Input material:
◇ ◇ ◇ ◇ ◇ ◇ ◇

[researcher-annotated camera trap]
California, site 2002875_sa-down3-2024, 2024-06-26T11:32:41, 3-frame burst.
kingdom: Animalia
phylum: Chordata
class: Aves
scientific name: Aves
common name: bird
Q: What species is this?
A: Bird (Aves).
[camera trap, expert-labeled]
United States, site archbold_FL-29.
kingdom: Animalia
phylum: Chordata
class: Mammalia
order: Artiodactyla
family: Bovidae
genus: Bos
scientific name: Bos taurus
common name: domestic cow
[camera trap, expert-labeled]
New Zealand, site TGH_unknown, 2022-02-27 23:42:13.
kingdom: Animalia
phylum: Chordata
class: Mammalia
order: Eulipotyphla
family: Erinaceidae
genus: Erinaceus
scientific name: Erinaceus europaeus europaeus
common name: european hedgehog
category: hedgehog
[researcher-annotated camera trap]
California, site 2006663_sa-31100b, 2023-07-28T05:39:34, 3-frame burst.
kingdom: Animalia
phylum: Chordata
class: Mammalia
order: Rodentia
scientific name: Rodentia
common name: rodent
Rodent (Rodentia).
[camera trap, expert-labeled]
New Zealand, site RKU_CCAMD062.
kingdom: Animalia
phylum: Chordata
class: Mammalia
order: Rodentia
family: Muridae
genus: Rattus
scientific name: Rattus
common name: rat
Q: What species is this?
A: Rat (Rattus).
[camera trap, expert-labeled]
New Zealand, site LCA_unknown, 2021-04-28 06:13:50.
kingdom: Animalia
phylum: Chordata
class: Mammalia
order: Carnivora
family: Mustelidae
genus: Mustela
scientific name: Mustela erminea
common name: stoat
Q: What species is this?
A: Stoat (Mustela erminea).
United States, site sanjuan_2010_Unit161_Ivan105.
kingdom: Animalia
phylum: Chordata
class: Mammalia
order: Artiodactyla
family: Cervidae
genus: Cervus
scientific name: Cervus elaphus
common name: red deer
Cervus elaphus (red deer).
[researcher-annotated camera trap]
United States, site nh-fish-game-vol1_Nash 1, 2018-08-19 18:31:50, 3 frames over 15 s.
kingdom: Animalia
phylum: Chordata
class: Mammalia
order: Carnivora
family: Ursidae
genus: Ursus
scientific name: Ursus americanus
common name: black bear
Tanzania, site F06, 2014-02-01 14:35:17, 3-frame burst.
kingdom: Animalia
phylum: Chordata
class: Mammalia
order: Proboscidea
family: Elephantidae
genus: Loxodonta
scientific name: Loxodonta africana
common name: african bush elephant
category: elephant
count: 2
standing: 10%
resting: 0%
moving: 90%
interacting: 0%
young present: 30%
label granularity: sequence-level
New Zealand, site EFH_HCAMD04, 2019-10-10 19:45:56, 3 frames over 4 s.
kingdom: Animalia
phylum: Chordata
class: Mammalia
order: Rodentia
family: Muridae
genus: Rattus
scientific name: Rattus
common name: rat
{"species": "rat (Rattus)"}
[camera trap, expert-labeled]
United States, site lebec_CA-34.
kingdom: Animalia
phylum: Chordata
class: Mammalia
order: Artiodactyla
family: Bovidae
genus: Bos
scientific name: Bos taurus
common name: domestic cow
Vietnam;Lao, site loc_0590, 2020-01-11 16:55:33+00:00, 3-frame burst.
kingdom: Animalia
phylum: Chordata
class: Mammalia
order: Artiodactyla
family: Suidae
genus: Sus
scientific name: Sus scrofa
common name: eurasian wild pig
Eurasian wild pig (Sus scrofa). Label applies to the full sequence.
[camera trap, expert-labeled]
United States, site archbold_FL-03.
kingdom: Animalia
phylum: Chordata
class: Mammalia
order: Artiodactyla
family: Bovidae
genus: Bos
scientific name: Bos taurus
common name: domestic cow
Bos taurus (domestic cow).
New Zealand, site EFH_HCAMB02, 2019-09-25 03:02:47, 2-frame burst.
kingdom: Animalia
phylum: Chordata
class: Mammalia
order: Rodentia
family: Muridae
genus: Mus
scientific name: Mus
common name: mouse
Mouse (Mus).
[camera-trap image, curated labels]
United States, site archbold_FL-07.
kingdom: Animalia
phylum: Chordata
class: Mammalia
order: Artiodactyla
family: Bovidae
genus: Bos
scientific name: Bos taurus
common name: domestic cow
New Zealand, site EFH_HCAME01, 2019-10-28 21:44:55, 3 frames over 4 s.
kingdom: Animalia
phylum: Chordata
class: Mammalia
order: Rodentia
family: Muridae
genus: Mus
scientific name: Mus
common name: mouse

◇ ◇ ◇ ◇ ◇ ◇ ◇

Exercise description: Copy every line from the entries that contains the word "Zealand".

Result for this task:
New Zealand, site TGH_unknown, 2022-02-27 23:42:13.
New Zealand, site RKU_CCAMD062.
New Zealand, site LCA_unknown, 2021-04-28 06:13:50.
New Zealand, site EFH_HCAMD04, 2019-10-10 19:45:56, 3 frames over 4 s.
New Zealand, site EFH_HCAMB02, 2019-09-25 03:02:47, 2-frame burst.
New Zealand, site EFH_HCAME01, 2019-10-28 21:44:55, 3 frames over 4 s.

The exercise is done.